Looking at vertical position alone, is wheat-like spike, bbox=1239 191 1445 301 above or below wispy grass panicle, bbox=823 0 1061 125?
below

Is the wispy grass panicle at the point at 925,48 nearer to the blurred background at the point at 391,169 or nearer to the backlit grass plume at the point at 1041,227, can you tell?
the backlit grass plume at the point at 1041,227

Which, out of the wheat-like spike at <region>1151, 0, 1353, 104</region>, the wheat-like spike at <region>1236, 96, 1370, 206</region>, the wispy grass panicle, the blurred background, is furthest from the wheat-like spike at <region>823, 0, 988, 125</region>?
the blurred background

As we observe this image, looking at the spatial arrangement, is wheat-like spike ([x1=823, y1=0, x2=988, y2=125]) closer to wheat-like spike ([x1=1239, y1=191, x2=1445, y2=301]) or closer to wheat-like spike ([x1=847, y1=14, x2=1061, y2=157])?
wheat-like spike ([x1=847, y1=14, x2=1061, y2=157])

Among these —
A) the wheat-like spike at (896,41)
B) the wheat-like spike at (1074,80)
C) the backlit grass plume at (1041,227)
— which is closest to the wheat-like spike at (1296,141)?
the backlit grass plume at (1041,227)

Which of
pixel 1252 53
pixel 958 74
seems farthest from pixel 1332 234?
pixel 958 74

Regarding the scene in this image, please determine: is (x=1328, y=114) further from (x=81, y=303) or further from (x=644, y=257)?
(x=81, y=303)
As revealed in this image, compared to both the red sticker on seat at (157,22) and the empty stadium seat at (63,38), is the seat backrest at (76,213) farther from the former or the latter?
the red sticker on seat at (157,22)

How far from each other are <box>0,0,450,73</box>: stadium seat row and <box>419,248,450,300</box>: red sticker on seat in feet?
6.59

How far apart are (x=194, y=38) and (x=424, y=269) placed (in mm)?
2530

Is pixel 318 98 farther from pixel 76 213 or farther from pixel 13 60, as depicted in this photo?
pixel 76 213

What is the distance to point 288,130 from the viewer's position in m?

THE PROBLEM.
Swap "wispy grass panicle" for "feathery grass panicle" in the entries above, and write all of them out again with nothing else altered.

COMPLETED EXERCISE.
Looking at vertical position alone, is wheat-like spike, bbox=1239 191 1445 301 above or below feathery grass panicle, bbox=823 0 1061 125?
below

Is the feathery grass panicle at the point at 925,48 nearer to the blurred background at the point at 391,169 or nearer to the backlit grass plume at the point at 1041,227, can you tell?
the backlit grass plume at the point at 1041,227

Which, out of the wheat-like spike at <region>1151, 0, 1353, 104</region>, the wheat-like spike at <region>1236, 96, 1370, 206</region>, the feathery grass panicle, the blurred background, is furthest from the wheat-like spike at <region>823, 0, 988, 125</region>?
the blurred background

As we observe this image, looking at the spatial arrangement, is wheat-like spike ([x1=823, y1=0, x2=988, y2=125]) closer to wheat-like spike ([x1=1239, y1=191, x2=1445, y2=301]) or closer to wheat-like spike ([x1=847, y1=14, x2=1061, y2=157])?
wheat-like spike ([x1=847, y1=14, x2=1061, y2=157])

Among these —
A) the wheat-like spike at (896,41)
B) the wheat-like spike at (1074,80)
C) the backlit grass plume at (1041,227)
— which is closest to the wheat-like spike at (1296,141)?
the backlit grass plume at (1041,227)

Which of
pixel 1252 53
pixel 958 74
seems farthest from pixel 1332 234?
pixel 958 74

Regarding the scene in this image, please determine: is (x=1328, y=114) further from (x=81, y=303) or further from (x=644, y=257)?
(x=81, y=303)
As revealed in this image, compared to both the red sticker on seat at (157,22) and the empty stadium seat at (63,38), is the seat backrest at (76,213) farther from the former or the latter?
the red sticker on seat at (157,22)

How far from each other are <box>0,0,450,73</box>: stadium seat row and <box>419,248,450,300</box>: red sticker on seat in feet?
6.59

How far apart are (x=194, y=38) and (x=424, y=269) placed (in mm)?
2530

Is pixel 318 98 farther from pixel 76 213 or farther from pixel 13 60, as depicted in this photo?
pixel 76 213

What is the distance to point 288,130 from the viewer's position in m?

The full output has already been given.